### What you need to do
Without changing a single word, restate the entries below.

(Data entries)
================

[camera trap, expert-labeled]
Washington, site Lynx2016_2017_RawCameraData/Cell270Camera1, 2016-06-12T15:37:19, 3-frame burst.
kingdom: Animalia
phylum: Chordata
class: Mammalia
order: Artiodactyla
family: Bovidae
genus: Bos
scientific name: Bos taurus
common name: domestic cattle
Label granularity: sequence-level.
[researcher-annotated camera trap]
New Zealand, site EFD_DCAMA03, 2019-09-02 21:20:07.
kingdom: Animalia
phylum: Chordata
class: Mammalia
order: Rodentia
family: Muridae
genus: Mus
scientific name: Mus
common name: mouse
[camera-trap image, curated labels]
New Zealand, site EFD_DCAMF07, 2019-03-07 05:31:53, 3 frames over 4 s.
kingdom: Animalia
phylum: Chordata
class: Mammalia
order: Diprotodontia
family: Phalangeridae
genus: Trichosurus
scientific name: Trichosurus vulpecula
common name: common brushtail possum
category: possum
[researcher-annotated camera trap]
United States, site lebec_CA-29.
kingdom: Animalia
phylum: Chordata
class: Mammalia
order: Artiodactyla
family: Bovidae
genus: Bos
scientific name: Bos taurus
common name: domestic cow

================

### Solution to the exercise
[camera trap, expert-labeled]
Washington, site Lynx2016_2017_RawCameraData/Cell270Camera1, 2016-06-12T15:37:19, 3-frame burst.
kingdom: Animalia
phylum: Chordata
class: Mammalia
order: Artiodactyla
family: Bovidae
genus: Bos
scientific name: Bos taurus
common name: domestic cattle
Label granularity: sequence-level.
[researcher-annotated camera trap]
New Zealand, site EFD_DCAMA03, 2019-09-02 21:20:07.
kingdom: Animalia
phylum: Chordata
class: Mammalia
order: Rodentia
family: Muridae
genus: Mus
scientific name: Mus
common name: mouse
[camera-trap image, curated labels]
New Zealand, site EFD_DCAMF07, 2019-03-07 05:31:53, 3 frames over 4 s.
kingdom: Animalia
phylum: Chordata
class: Mammalia
order: Diprotodontia
family: Phalangeridae
genus: Trichosurus
scientific name: Trichosurus vulpecula
common name: common brushtail possum
category: possum
[researcher-annotated camera trap]
United States, site lebec_CA-29.
kingdom: Animalia
phylum: Chordata
class: Mammalia
order: Artiodactyla
family: Bovidae
genus: Bos
scientific name: Bos taurus
common name: domestic cow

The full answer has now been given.